[Opening DATA section]

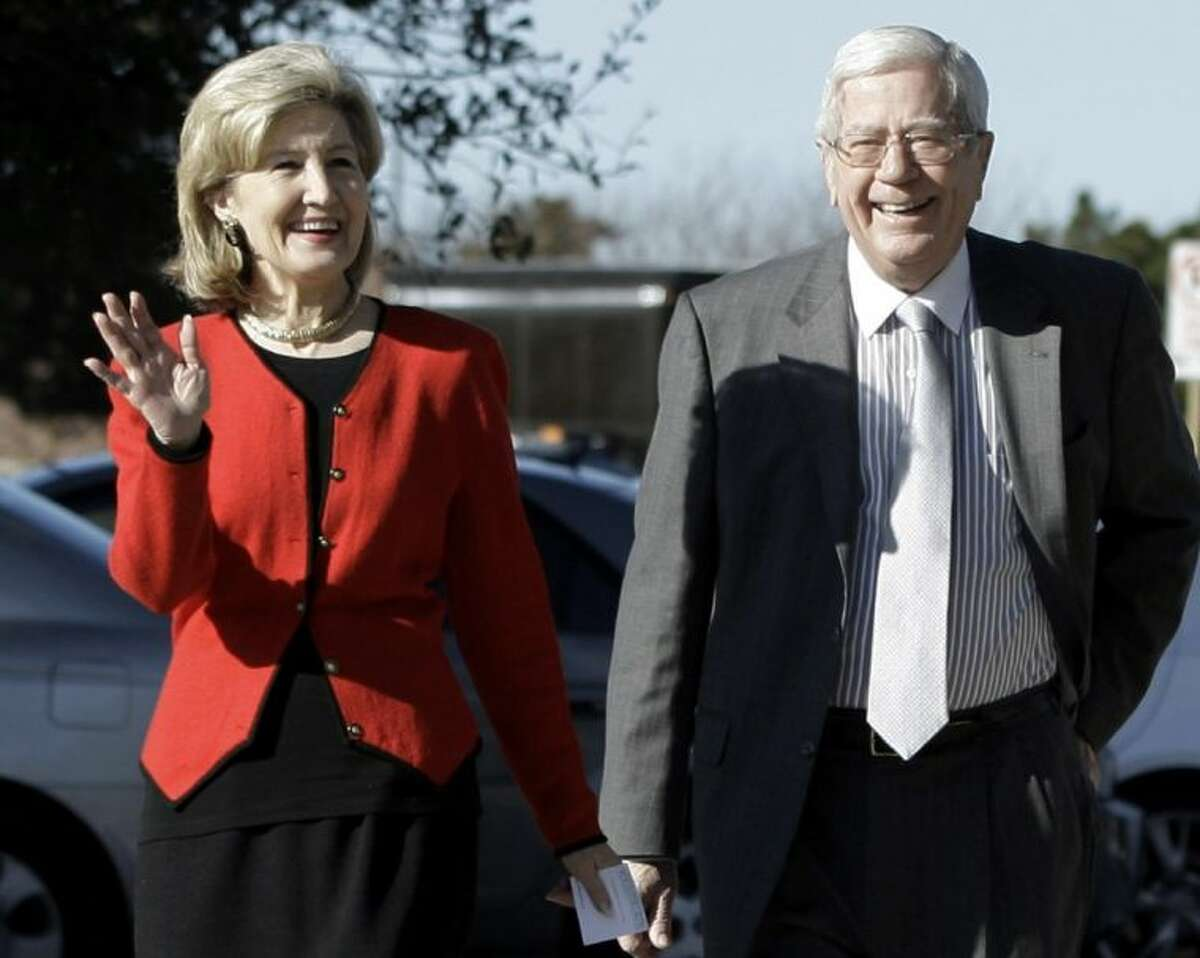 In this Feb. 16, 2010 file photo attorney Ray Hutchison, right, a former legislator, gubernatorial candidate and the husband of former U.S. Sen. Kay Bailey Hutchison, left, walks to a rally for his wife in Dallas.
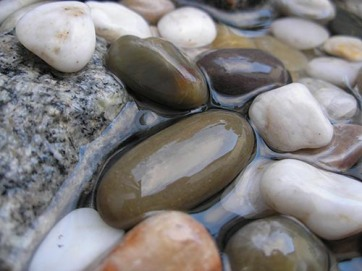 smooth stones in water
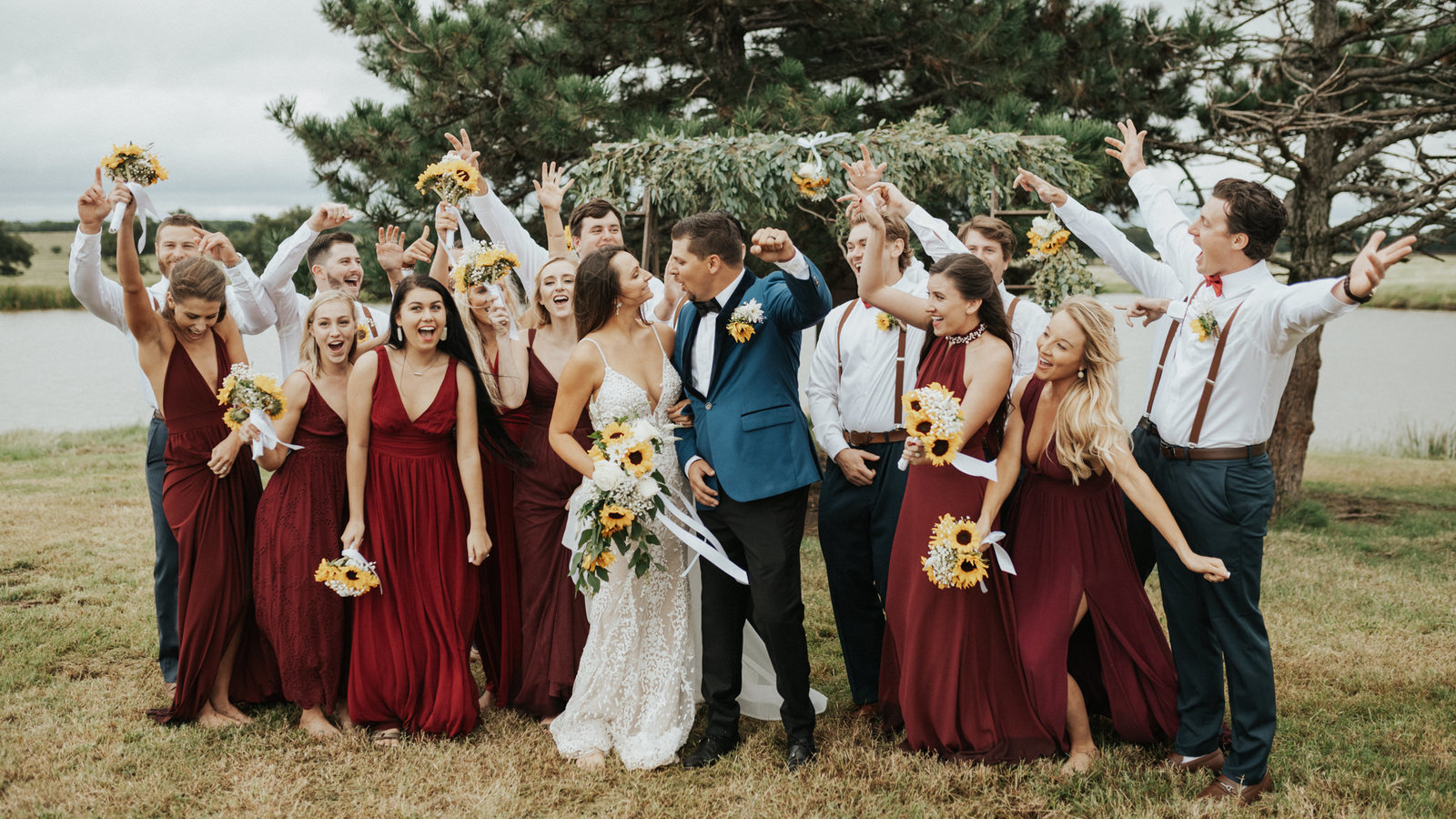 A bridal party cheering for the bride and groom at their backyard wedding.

[Closing DATA section]

*WORK TASK*: Write out the whole listing exactly. Do not include the pictures.

*ANSWER TO THIS EXERCISE*:
 In this Feb. 16, 2010 file photo attorney Ray Hutchison, right, a former legislator, gubernatorial candidate and the husband of former U.S. Sen. Kay Bailey Hutchison, left, walks to a rally for his wife in Dallas.
 smooth stones in water
 A bridal party cheering for the bride and groom at their backyard wedding.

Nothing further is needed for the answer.